* 課題 A
本文によると、救急キットを車に義務付けた法律は実施後どうなったか。
* 課題 B
本文の一文「国会議員の収賄汚職は万国共通ですが、こちらもけっこうひどいもんです。」を英語に訳せ。

* 本文
行政や司法システムは、近年IT化が進んでサービスの対応時間が短縮されたようです。それでもこちらでは、サービスの種類によりますが、司法、医療などは混沌といえる状況です。例えば私の知り合いのダンナが亡くなって、遺産相続となりました。日本でも相続は厄介なことですね。

弁護士を通して手続き書類はすでに掲出したにもかかわらず、34年経った今も許可が下りなくて、家の名義変更ができません。最近、法改正があって「登記種類保管所」に登録するだけでOKとなったので喜びました。ところがその前に手続きのキャンセルが義務とされたため、今度は提出した書類が堆く積まれた書類の中に埋もれてしまって簡単にキャンセルできません。こうしてシステムの問題は、相も変わらず継続します。

まあ、この程度のことは、世間を見れば珍しいことでないのでしょう。医療に関しては、もう書きました。それでも解決の方法がないわけではない。そう、袖の下。汚職です。TVニュースやバラエティ番組などでこの手の告発が盛んです。おなじみの超小型隠しカメラを持って悪徳役人や政治家に接触し、ワナをかけます。そして手打ちのあと、ワイロを受け渡しするところで御用となるか、盗撮したビデオをTVで暴露します。国会議員の収賄汚職は万国共通ですが、こちらもけっこうひどいもんです。

法制につても面白い話があります。交通事故があまりに多く、街道によっては救援が期待できないという理由なのかどうか知りませんけれど、救急道具一式が入った救急キットを車に義務付けようと法律を作り、方々でそのバカバカしさを指摘され、非難されていたにもかかわらず実施しました。結果は国民のほとんどが予想したように自然消滅です。働き者の議員が、ときにわけのわからない法律を作り、実施後自ら破る(違反する)ということも多い。どうも政治家には、エゴの塊のような人間が多いように感じます。

システムは利用者にとって一見わかりやすくて便利であり、信頼できそうです。しかし実は、情念(欲望)が動かす人間の意志によって影響されやすく、それを管理するものにとっても便利で利用しやすい、というのが私の結論です。

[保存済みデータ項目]
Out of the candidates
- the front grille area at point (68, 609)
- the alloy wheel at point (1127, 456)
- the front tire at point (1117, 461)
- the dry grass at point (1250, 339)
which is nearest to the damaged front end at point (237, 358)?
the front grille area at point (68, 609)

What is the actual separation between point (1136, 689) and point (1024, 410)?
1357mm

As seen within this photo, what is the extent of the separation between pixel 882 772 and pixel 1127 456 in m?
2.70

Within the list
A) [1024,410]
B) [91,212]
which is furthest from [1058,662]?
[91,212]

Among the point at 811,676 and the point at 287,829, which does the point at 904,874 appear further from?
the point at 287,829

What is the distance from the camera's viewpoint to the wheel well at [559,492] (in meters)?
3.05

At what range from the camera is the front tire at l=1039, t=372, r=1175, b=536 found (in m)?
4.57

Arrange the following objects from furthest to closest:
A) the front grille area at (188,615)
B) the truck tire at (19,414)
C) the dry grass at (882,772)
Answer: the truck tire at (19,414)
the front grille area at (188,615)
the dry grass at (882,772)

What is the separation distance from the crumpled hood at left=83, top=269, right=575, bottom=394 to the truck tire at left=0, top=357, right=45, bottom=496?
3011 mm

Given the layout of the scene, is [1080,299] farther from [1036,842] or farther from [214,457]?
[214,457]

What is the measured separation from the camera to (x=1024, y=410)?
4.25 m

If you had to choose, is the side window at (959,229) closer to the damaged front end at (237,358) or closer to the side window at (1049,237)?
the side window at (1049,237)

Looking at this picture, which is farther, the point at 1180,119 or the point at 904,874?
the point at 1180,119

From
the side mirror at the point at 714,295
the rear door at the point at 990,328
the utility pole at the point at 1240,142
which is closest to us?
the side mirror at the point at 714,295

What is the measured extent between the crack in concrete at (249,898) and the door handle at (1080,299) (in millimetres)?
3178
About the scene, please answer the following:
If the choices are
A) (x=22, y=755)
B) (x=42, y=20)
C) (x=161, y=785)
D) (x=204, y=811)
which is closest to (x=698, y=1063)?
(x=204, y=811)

---

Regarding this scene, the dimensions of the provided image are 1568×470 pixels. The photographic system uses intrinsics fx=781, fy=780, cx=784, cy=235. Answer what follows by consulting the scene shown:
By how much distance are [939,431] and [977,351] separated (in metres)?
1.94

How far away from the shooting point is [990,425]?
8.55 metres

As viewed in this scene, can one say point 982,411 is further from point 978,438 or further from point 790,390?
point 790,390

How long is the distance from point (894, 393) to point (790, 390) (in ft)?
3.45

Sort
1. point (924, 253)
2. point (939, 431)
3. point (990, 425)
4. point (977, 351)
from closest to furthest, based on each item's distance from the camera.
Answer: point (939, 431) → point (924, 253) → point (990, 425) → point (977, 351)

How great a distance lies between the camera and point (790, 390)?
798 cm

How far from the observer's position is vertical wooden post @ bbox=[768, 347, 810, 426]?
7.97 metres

---

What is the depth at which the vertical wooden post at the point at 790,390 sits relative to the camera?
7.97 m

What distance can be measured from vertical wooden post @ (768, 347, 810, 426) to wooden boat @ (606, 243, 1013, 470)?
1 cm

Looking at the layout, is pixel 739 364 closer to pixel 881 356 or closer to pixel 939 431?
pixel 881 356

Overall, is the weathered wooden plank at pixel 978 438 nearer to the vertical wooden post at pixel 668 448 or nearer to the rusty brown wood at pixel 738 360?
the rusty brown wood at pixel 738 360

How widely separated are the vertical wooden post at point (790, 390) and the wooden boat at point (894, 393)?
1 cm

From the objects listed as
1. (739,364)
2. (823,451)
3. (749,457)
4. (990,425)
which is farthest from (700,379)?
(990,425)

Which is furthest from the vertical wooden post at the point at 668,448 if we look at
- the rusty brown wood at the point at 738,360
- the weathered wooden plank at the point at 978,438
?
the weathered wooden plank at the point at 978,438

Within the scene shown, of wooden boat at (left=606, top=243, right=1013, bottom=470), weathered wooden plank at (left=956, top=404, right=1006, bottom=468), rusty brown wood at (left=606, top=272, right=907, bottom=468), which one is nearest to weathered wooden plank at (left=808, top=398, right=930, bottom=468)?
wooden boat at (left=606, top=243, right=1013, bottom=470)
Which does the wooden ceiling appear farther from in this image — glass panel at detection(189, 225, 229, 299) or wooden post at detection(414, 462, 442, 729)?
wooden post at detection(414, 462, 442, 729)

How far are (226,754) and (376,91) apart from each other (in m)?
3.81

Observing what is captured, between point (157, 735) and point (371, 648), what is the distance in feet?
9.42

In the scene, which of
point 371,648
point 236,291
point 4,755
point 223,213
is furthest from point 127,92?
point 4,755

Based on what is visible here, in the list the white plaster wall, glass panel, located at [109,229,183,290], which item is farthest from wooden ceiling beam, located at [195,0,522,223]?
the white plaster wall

* 解答 A
国民のほとんどが予想したように、自然消滅した。

* 解答 B
Bribery and corruption among members of parliament are common to every country, but here it's pretty bad too.